Being 16 in 2014 is a programme that does exactly what it says on the tin. It’s a different view of youth culture from the perspective of the young themselves in their own words and voices, with no commentary or narration to interrupt or distort how these typical, yet highly individual characters see their life and times.
It opens up the world of young people living in Scotland, teenagers from all different backgrounds and walks of life who are not only on the brink of making some of the biggest personal decisions of their young lives. In less than three weeks’ time, they will also have both a say in what their future homeland will look like and a vote to back it up. It’s pioneering politics nearly 100,000 in the eligible age group have registered to take part and their contribution, pro or con, could be crucial.

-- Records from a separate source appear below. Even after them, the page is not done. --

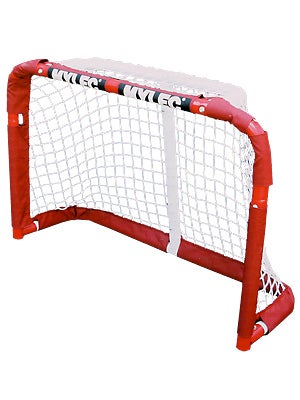 Mylec Mini Steel Hockey Goal  36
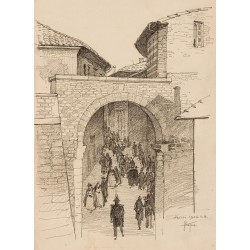 Street from Assisi, 1926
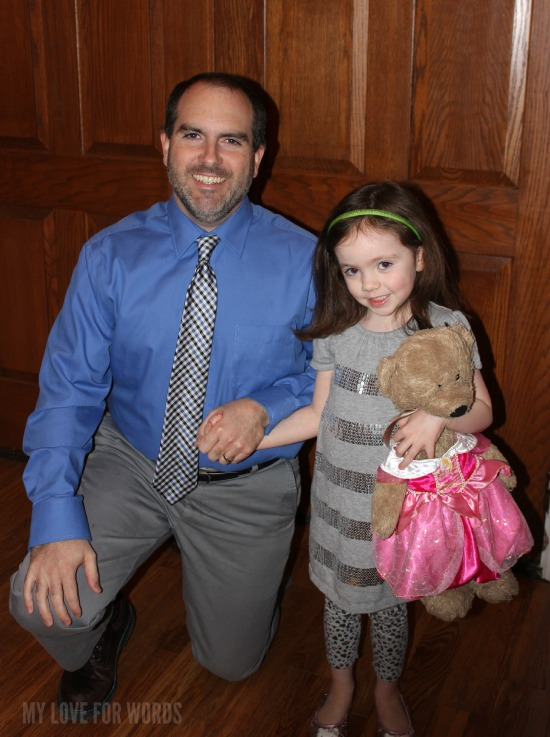 Brendan and Grace father daughter dance 1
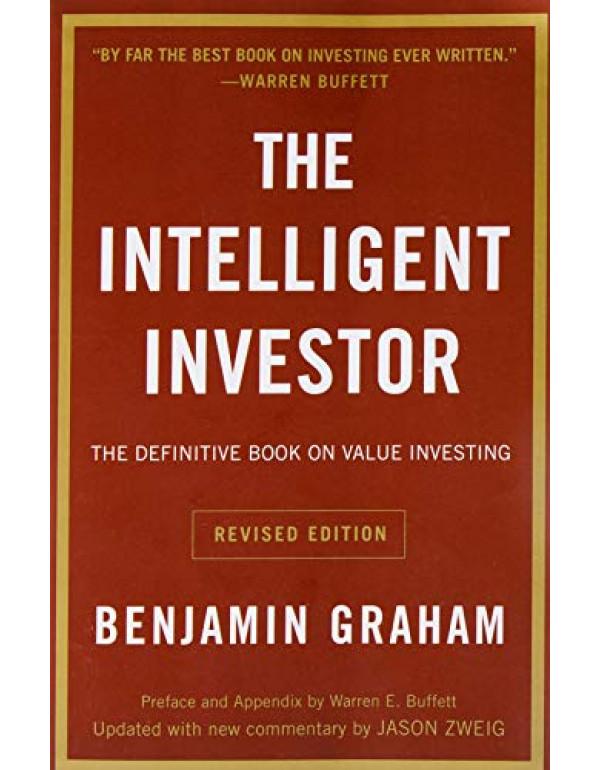 The Intelligent Investor  By Benjamin Graham (0060555661) (9780060555665)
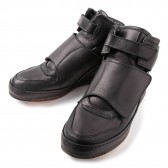 Hender Scheme-manual industrial products 06 - Black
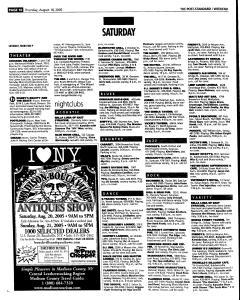 Syracuse Post Standard, August 18, 2005, Page 58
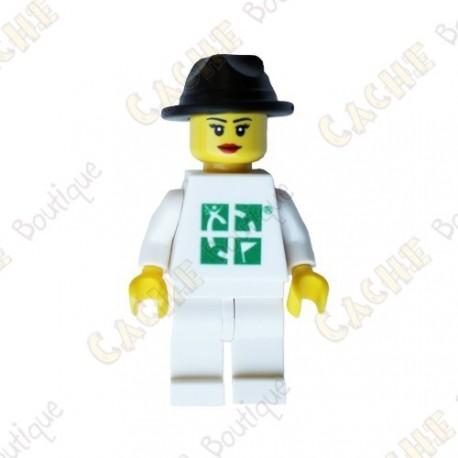 Trackable Woman LEGO™ figure - Black hat
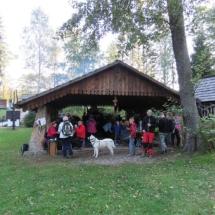 2017.10.01 17.21.45 [Dorota i Marek Szala, www.gorskiewedrowki.blogspot.com]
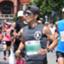 id:short-cut-to-runners-high
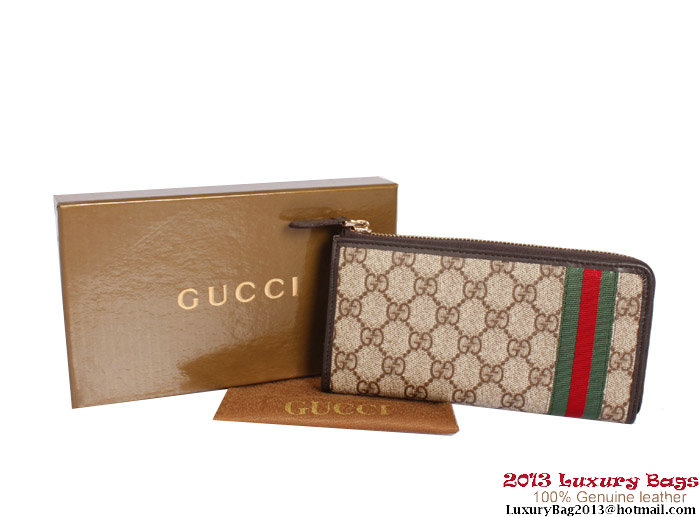 Gucci Web Continental Wallet 295763 Brown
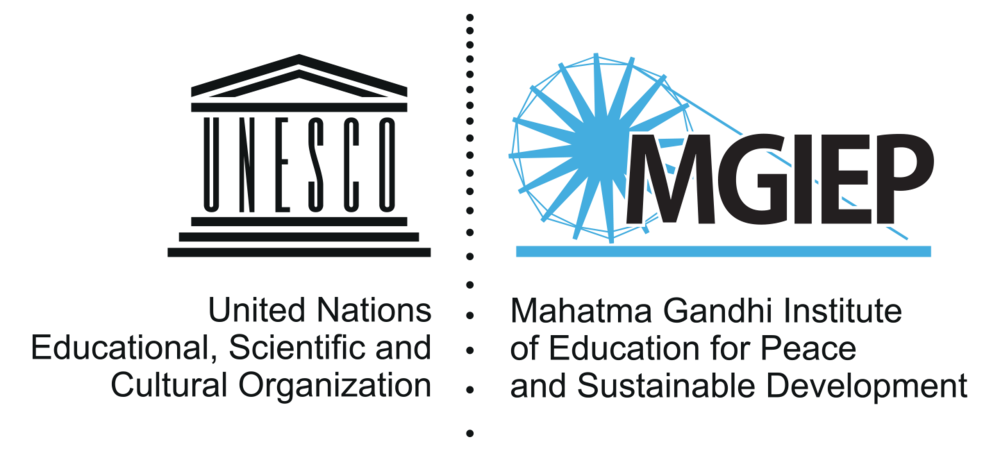 MGIEP New Logo 2016.png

And yet it’s still a time of life for most young people that, while full of potential and possibilities, is also fraught with difficulties, problems and pressures. These kids are dealing with everything from vital exams to hormonal and emotional changes, the awkwardness of fitting in with the crowd or standing out from it, what they wear, what they look like, how they get on with their peers and parents, where education might or might not take them and how they spend their time, from scouting to social networking.
It’s a lot to deal with and think about at the best of times. Brandon, from Cumbernauld, reiterated the cry of the teenager since probably long before that term was even invented. “No-one listens to ME.” Ida a sparky girl feeling very much confined by the geography of her life in remote Morar, probably puts it at its scary best. “You’re making life decisions even though you haven’t lived most of your life.” And no bigger decision, perhaps, than one that shapes your country’s future.

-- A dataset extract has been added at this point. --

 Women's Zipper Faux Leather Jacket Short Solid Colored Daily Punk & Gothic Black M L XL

That’s something that’s very much to the fore for Halima Kolo, born in Nigeria, who has lived in Dundee for the past eight years. “I think it’s important that adults are depending on us; that they feel they can depend on us and that we’re trusted,” she says. “My brother is 18 and when he was 16, he and his age group weren’t trusted like this. It’s quite a privilege, being depended on for the future.”
One of Halima’s teachers suggested that she should apply to be part of the BBC programme and she admits that she was “really scared!” at the interviews in Edinburgh and didn’t feel she had answered as well as some of the other potential participants. “I was shocked when the email came in saying they’d like me to be in it. My friends kept saying: ‘You’re going to be famous!’ ”
Currently in her fifth year at St John’s High School in the city, Halima is an only daughter, with four brothers and a large extended family with whom she loves to spend time. She came to live in Dundee when she was coming up for eight years old but her family retains its links with Nigeria and a recent visit for a family wedding was recorded for this documentary.
And being 16, as she says on screen: “…is the best thing ever. You can try everything or most things and not take everything too seriously. You can live in the moment as a child.” But moving on is part of the bigger picture, too. She has strong feelings for both countries and loves the fact that she still has her Nigerian “self” going back to her home nation, she says in the documentary footage, helped her to pick up how to be a woman, more mature and grown up. And it encouraged her to think about doing more cooking, something she hadn’t tried much before!
But she still feels very Scottish, very “from here”. She says: “I do feel privileged not many people get the opportunities I’m having to study and learn. When you think of the dangers in Nigeria, the kidnappings and bombings, there are many of those girls who would love to be doing what I’m doing, having these chances.”
She may be going back to visit Nigeria again at the end of the year but before then, she hopes to get the grades to take her to university to study philosophy, probably out in the wider world. For her, it’s a special and interesting time to be young in Scotland. But it’s not perfect, as she tells the cameras. “I would like to live somewhere warm, like Bora Bora!”
I watched the first of this two-part series and was seriously impressed by how articulate, caring and thoughtful most of these young people were. I don’t know if they were wise beyond their years but if they can carry their youthful freshness, determination and individuality into their later lives, I think all our futures may be in very safe hands.
Being 16 in 2014 Part 1 is on BBC2 Scotland on Sunday August 31 from 9-10pm.